In recent years, Lindberg has also been part of groups led by Karl Berger (Stillpoint in 2001/02), Susie Ibarra (Flower After Flower in 2000), Kevin Norton (Intuitive Structures in 2002 and Time-Space Modulator in 2004) and Roswell Rudd (The Incredible Honk in 2011), among others.

Beginning in 2005, Lindberg has been a member of various ensembles of Wadada Leo Smith, most notably the Great Lakes Quartet, (The Great Lakes Suites, TUM CD 041-2, in 2012), the Golden Quartet, Organic and the Silver Orchestra (Lake Biwa in 2004, Tabligh in 2005, Spiritual Dimensions in 2008 and Heart´s Reflections in 2010). He was also featured on Smith´s recent recordings of extended compositions (Ten Freedom Summers in 2011 and Occupy The World, TUM CD 037-2, in 2012).

Lindberg has composed more than 150 pieces, including a number of extended works that have been commissioned by a variety of ensembles and organizations, such as the New York Chamber Ensemble, the Pittsburgh New Music Ensemble, WDR Radio, The Arts Council of Orange County, Leonardo String Quartet, Bermuda Triangle and Wiener Musik Galerie. He has also long been active in music education.

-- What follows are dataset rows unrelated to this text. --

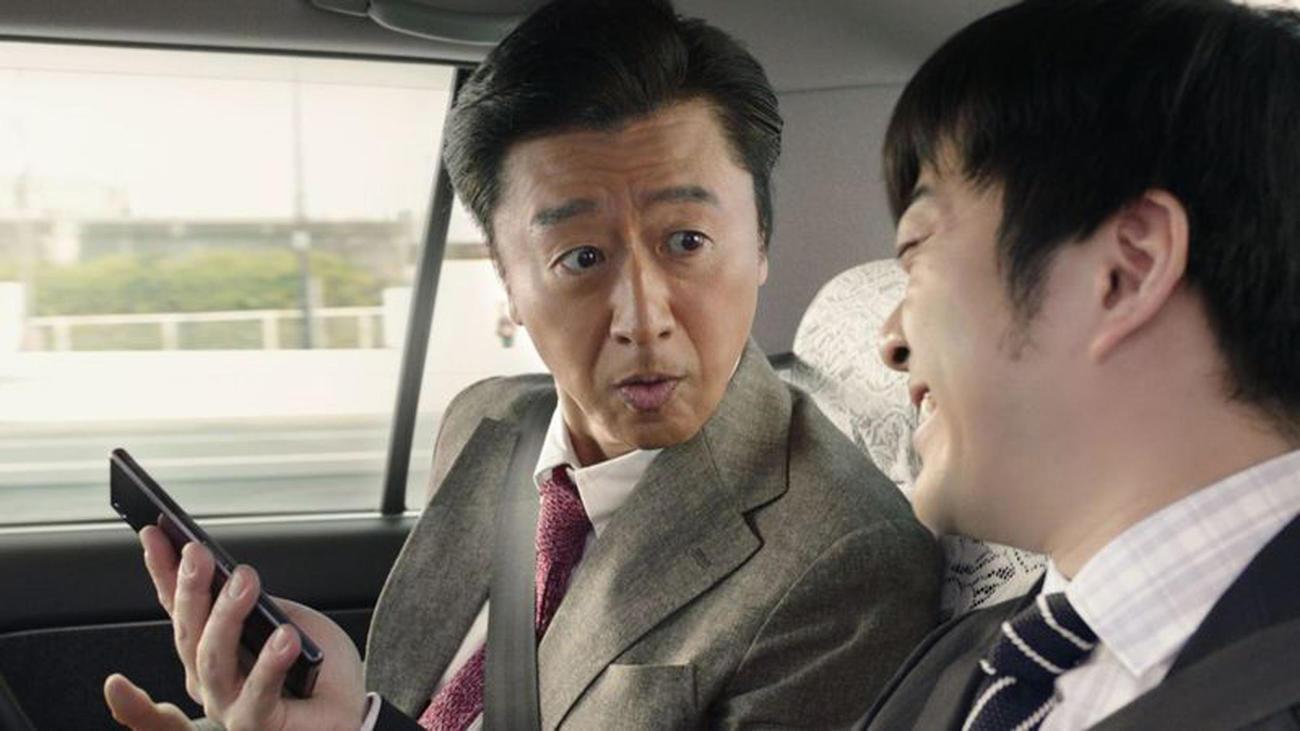 「SOMPOホールディングス」の新CMに出演している、サザンオールスターズ桑田佳祐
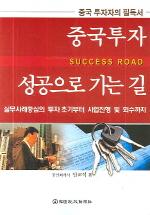 중국투자 성공으로 가는 길
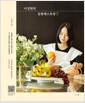 이정현의 집밥레스토랑 - 가족, 친구들과 나누는 이정현의 행복한 집밥 이야기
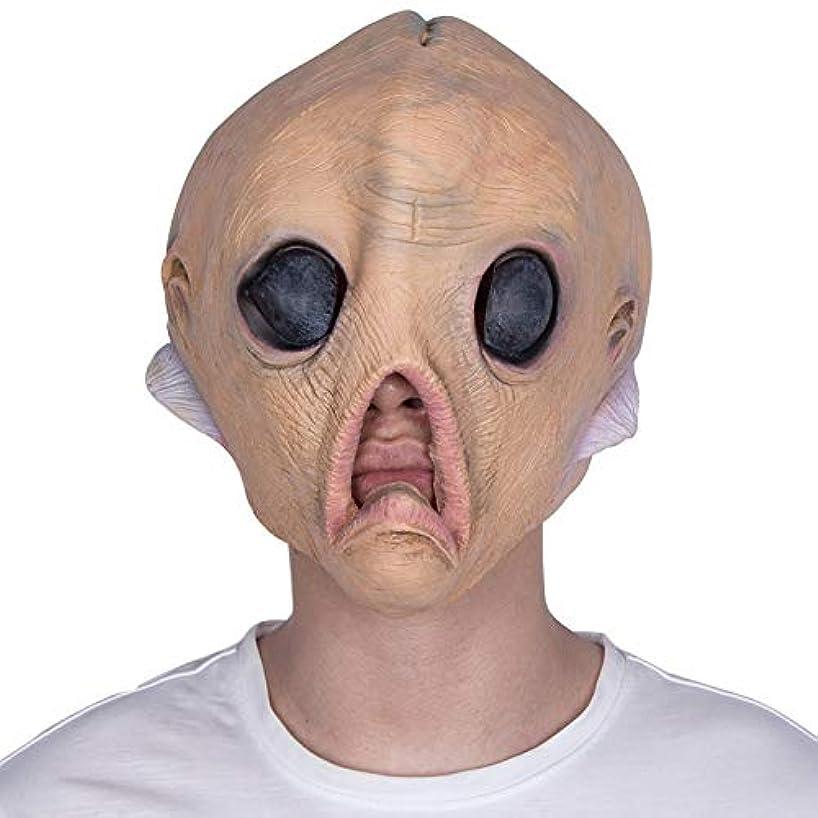新しさ着服メンテナンスビッグ目のエイリアンマスクコスプレラテックスフードパーティーパーティーハロウィンホラーマスク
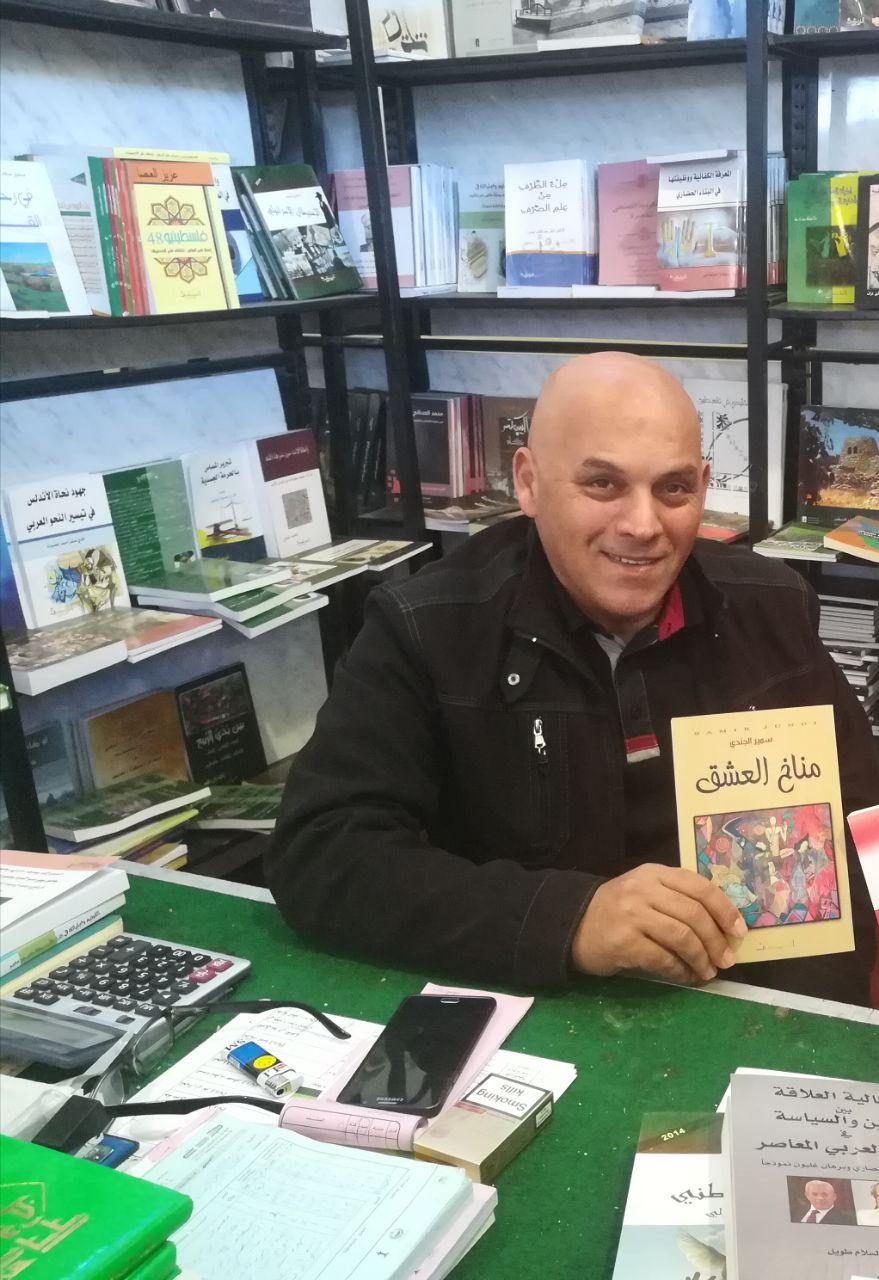 دور نشر عربية بمعرض الكتاب (3)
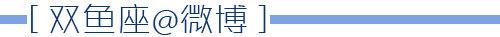 双鱼座@微博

Awards and fellowships in support of Lindberg´s work include those from the National Endowment for the Arts, New York Foundation for the Arts, Chamber Music America, ASCAP, Arts International, Aaron Copland Fund for Music, Cary Charitable Trust, New York State Council on the Arts, MidAtlantic Arts Foundation, Meet the Composer, and a Diploma de Honor from Gobernacion Cordillera, Chile.

Of late, John´s disparate extra-musical activities - which include a stint as a community rescue squad ambulance driver, and serving as general contractor for a cabin built with carpenter friends in South Dakota - have significantly informed his work as a composer and musician.